Едва забрезжила ранняя заря, как Степан проснулся и кинулся считать деньги. Это занятие отняло у него много времени, два раза он сбивался со счёта, пока не сообразил на каждую сотню посчитанных империалов один откладывать, для памяти, в сторону. Дело пошло быстрее, и настроение у него стало почти как у жениха на свадьбе: сравнительно небольшая кучка золотых монет содержала в себе более тридцати тысяч рублей.

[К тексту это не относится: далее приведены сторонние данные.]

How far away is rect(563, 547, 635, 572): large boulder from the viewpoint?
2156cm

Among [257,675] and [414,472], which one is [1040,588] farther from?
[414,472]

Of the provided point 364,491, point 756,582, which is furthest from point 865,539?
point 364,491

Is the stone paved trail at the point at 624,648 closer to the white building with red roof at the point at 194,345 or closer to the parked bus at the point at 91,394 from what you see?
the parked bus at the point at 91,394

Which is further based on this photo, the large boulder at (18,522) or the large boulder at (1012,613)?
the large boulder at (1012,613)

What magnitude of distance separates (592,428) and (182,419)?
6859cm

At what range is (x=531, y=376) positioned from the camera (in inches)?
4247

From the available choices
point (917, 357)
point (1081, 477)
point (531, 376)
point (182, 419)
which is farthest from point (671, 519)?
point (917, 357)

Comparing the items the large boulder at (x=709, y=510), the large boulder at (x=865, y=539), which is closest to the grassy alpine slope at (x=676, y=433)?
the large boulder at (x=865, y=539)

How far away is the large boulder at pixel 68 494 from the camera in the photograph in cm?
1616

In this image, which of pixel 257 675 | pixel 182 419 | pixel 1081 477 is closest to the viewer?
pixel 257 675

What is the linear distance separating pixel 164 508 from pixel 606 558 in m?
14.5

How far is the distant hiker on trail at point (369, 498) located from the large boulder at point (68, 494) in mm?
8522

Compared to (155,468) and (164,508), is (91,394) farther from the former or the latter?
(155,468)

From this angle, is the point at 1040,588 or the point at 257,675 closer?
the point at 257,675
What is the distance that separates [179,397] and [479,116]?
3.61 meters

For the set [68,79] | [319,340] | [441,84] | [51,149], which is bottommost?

Сняв со стола полотняную скатёрку, он порвал её на несколько платков, в которые завязал деньги и рассовал их по разным местам. Про большую часть клада, спрятанного в нескромном месте, Кротков старался не думать, но его всё же тянуло выйти и хотя бы постоять рядом с захоронкой. Вскоре к опасливым соображениям рассудка присоединились позывы тела, и он вышел на крыльцо, где его ждал старый Корней, попытавшийся согнуть спину в поклоне.

– Погоди! – бросил ему Степан и закрылся в ретирадном месте, где, справляя малую нужду, зорко высмотрел, что кули с богатством утонули полностью в жиже, и остался доволен. – Что, Корней, захворал? – спросил он. – Говори, как ты тут без меня хозяйничал?

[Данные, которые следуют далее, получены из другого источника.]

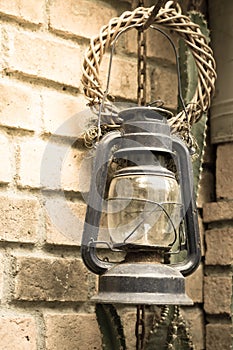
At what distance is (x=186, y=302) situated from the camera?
1077mm

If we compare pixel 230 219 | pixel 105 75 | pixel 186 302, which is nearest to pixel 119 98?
pixel 105 75

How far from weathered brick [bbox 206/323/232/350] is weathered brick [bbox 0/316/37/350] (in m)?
0.44

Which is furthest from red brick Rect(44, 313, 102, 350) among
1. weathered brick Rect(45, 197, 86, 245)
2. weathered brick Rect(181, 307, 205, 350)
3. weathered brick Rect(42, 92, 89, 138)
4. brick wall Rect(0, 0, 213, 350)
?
weathered brick Rect(42, 92, 89, 138)

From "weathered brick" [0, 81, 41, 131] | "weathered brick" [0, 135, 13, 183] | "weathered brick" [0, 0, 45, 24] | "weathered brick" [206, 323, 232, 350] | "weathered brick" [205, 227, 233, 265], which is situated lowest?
"weathered brick" [206, 323, 232, 350]

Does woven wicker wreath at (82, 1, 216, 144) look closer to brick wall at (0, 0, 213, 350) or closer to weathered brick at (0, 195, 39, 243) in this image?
brick wall at (0, 0, 213, 350)

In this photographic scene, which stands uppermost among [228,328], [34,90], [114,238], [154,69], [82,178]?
[154,69]

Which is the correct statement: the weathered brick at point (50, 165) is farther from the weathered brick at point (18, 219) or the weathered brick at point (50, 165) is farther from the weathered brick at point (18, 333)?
the weathered brick at point (18, 333)

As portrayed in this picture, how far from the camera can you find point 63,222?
1.30 meters

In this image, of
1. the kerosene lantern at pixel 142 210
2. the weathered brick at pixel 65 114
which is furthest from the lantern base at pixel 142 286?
the weathered brick at pixel 65 114

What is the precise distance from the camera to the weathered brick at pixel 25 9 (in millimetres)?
1259

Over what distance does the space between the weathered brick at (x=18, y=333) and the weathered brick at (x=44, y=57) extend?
454mm

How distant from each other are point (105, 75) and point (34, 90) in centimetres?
17

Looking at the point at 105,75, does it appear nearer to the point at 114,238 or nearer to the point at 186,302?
the point at 114,238

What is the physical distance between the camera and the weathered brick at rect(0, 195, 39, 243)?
1.22 metres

– Износился я, барин. Вечор покидал снопы, а с утра прострел в поясницу ударил. А хозяйствовал на твоём имении не я, а злодей Фирска Тюгаев, с него и спрос учиняй. А меня, господин, отпусти на покой, исхворался я, износился, и то сказать, служил твоему деду Илье Алферычу приказчиком десять годков, твоему батюшке Егорию Ильичу четверть века служил бурмистром, тебе вот хотел послужить, да не смогу, прости, барин, раба своего.

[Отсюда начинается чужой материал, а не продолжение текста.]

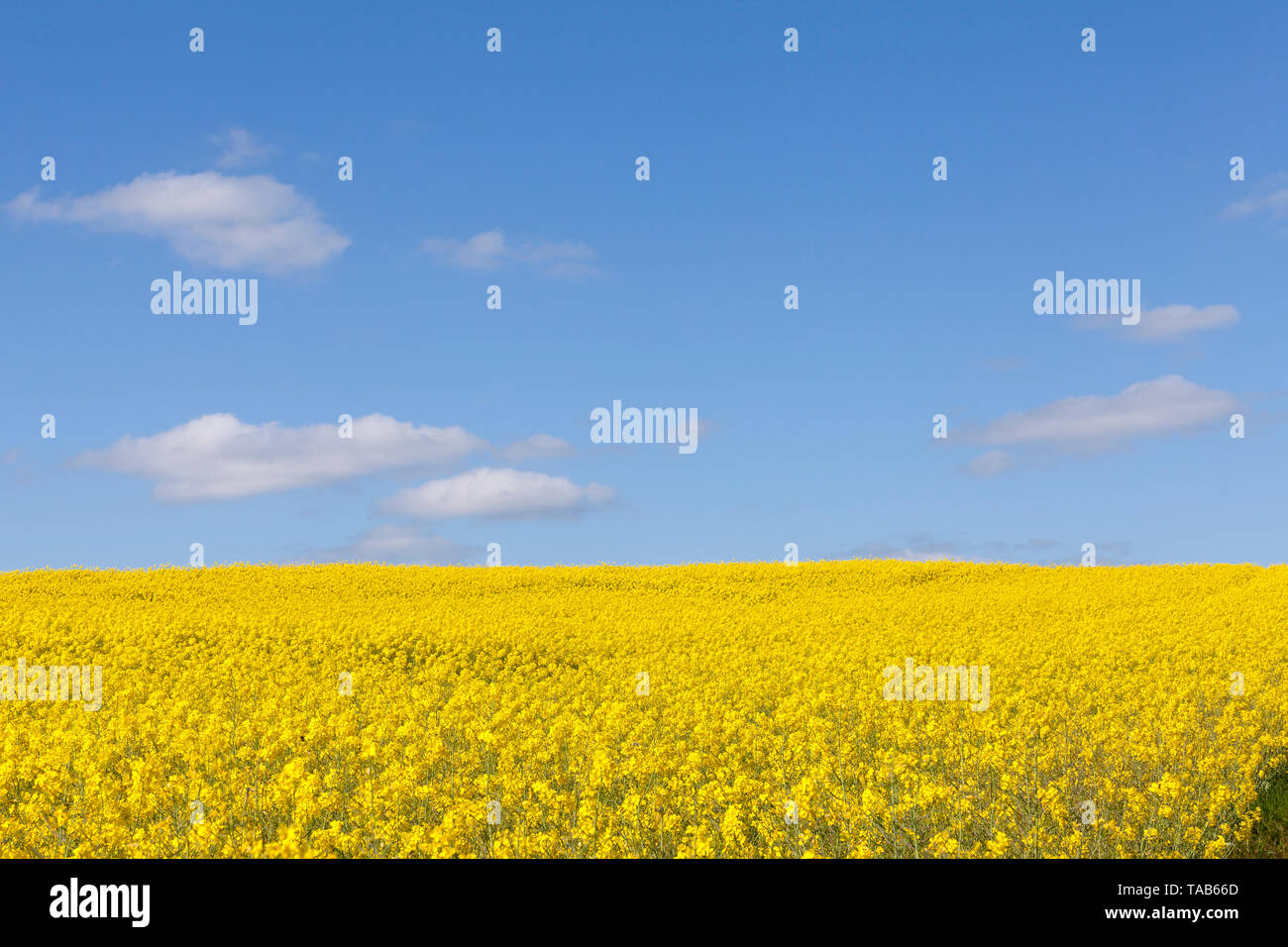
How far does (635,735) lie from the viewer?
10734mm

– Отпустил бы я тебя, Корней, да на твоё место поставить некого, – сказал Кротков. – Насоветуй, кому быть моим бурмистром, и отойдёшь на покой.

– Есть дельный мужик, да ты и сам его знаешь, – промолвил Корней, отвечая на поклон приблизившегося к крыльцу Сысоя.

– Не моего ли гайдука ты мне сватаешь? – усмехнулся Кротков.

– А чем он плох, чтобы не стать бурмистром? Крестьянскую работу знает, и в сметливости ему господь не отказал: один в Петербург за твоей милостью ездил, да и сам ты его к себе приблизил, нарёк своим гайдуком.

– А ты что скажешь, Сысой? – спросил Кротков.

– Если нет для меня другой кары, то снесу и эту, – сказал Сысой, мрачно поглядывая на Корнея. – Но не совладать мне с нашими мужиками, они кого хошь заездят своим воровством, ленью и жалобами. Их в страхе и покорности удержать можно только битьём, но у меня к нему душа не лежит.

– Значит, мало тебя Фирска в холодном амбаре держал, раз ты такой жалостливый! – осерчал Кротков. – Но и я сплоховал, отпустил Фирску, а его надо было забить до смерти, и другим бы наука была. Не хочешь бурмистром стать – не неволю, но тогда и гайдуком тебе не быть. Ступай, снаряжай коляску, поеду, гляну на покойного Парамона Ильича.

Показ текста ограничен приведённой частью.